### Dataset extract
◇ ◇ ◇
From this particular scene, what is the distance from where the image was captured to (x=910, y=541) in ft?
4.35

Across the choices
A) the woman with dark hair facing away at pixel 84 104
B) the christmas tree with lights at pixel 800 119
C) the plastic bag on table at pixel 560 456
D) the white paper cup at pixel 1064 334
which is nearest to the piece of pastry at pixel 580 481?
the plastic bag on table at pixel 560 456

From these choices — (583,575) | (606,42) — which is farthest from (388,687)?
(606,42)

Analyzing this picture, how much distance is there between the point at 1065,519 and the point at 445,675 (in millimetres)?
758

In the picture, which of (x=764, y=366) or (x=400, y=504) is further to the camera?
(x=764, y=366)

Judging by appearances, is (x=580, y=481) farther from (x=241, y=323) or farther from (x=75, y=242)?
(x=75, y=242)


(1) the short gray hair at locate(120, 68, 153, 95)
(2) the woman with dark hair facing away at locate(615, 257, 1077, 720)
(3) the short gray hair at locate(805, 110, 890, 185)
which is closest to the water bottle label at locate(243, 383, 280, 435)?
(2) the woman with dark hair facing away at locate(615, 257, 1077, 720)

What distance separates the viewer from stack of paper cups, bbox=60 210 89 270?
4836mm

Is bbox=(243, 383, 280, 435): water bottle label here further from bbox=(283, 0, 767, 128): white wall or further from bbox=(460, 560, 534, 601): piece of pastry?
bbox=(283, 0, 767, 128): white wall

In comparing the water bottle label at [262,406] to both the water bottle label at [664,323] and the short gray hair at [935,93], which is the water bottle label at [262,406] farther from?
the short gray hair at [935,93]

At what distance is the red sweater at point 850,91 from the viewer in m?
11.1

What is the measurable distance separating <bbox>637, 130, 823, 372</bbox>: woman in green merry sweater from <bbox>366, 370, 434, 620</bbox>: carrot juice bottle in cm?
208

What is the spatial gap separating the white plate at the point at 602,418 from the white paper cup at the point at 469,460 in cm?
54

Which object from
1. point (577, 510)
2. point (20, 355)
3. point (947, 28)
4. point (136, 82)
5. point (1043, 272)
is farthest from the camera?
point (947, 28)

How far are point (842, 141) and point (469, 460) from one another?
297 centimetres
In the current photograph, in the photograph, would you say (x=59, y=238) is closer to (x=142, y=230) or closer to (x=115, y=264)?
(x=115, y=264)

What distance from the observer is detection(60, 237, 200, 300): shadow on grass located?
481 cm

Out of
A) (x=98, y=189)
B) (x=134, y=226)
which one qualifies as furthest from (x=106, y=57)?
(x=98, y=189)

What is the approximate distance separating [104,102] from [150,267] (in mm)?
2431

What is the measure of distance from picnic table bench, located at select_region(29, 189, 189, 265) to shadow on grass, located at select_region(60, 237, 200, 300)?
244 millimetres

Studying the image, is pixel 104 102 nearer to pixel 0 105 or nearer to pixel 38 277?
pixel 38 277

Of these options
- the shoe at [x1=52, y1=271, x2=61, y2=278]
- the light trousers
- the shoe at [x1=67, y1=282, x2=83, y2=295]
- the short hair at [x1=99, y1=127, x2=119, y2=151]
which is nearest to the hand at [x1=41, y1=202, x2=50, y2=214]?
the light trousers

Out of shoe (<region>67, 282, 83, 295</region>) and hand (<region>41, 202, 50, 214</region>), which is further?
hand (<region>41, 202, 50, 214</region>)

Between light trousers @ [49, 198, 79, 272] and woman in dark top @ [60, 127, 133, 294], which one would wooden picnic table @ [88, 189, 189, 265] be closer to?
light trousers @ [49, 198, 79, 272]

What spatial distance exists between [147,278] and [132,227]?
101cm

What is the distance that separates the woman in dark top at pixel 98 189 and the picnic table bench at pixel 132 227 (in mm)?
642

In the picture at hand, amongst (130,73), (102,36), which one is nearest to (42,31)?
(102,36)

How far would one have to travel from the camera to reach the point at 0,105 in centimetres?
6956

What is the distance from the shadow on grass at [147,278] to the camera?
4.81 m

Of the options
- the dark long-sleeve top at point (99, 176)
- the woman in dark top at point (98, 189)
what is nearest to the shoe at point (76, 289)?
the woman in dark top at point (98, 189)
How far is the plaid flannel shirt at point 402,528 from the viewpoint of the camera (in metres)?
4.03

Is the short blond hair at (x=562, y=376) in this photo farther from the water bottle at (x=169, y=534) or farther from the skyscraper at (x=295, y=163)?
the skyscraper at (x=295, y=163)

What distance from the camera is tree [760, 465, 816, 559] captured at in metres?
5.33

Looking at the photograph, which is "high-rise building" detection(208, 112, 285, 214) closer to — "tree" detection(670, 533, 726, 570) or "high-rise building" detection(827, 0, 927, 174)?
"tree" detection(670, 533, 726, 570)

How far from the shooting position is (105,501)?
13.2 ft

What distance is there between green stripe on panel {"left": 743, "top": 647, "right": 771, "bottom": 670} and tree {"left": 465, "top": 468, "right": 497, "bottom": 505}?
◇ ◇ ◇
### Exercise description
Rewrite the items as a Markdown table, starting at the line that contains "Between light trousers" and stopping after the final line of the items. Use the columns "No." and "Text", with a row number in the first and the line in the second, and leave out blank lines.

### Exercise response
| No. | Text |
|---|---|
| 1 | Between light trousers @ [49, 198, 79, 272] and woman in dark top @ [60, 127, 133, 294], which one would wooden picnic table @ [88, 189, 189, 265] be closer to? |
| 2 | light trousers @ [49, 198, 79, 272] |
| 3 | What spatial distance exists between [147,278] and [132,227]? |
| 4 | 101cm |
| 5 | What is the distance that separates the woman in dark top at pixel 98 189 and the picnic table bench at pixel 132 227 (in mm)? |
| 6 | 642 |
| 7 | In the picture at hand, amongst (130,73), (102,36), which one is nearest to (42,31)? |
| 8 | (102,36) |
| 9 | How far would one have to travel from the camera to reach the point at 0,105 in centimetres? |
| 10 | 6956 |
| 11 | What is the distance from the shadow on grass at [147,278] to the camera? |
| 12 | 4.81 m |
| 13 | Of the options |
| 14 | - the dark long-sleeve top at point (99, 176) |
| 15 | - the woman in dark top at point (98, 189) |
| 16 | what is nearest to the shoe at point (76, 289)? |
| 17 | the woman in dark top at point (98, 189) |
| 18 | How far is the plaid flannel shirt at point 402,528 from the viewpoint of the camera (in metres)? |
| 19 | 4.03 |
| 20 | Is the short blond hair at (x=562, y=376) in this photo farther from the water bottle at (x=169, y=534) or farther from the skyscraper at (x=295, y=163)? |
| 21 | the skyscraper at (x=295, y=163) |
| 22 | What distance from the camera is tree [760, 465, 816, 559] captured at in metres? |
| 23 | 5.33 |
| 24 | Looking at the photograph, which is "high-rise building" detection(208, 112, 285, 214) closer to — "tree" detection(670, 533, 726, 570) or "high-rise building" detection(827, 0, 927, 174)? |
| 25 | "tree" detection(670, 533, 726, 570) |
| 26 | How far from the shooting position is (105,501)? |
| 27 | 13.2 ft |
| 28 | What distance is there between green stripe on panel {"left": 743, "top": 647, "right": 771, "bottom": 670} and tree {"left": 465, "top": 468, "right": 497, "bottom": 505}? |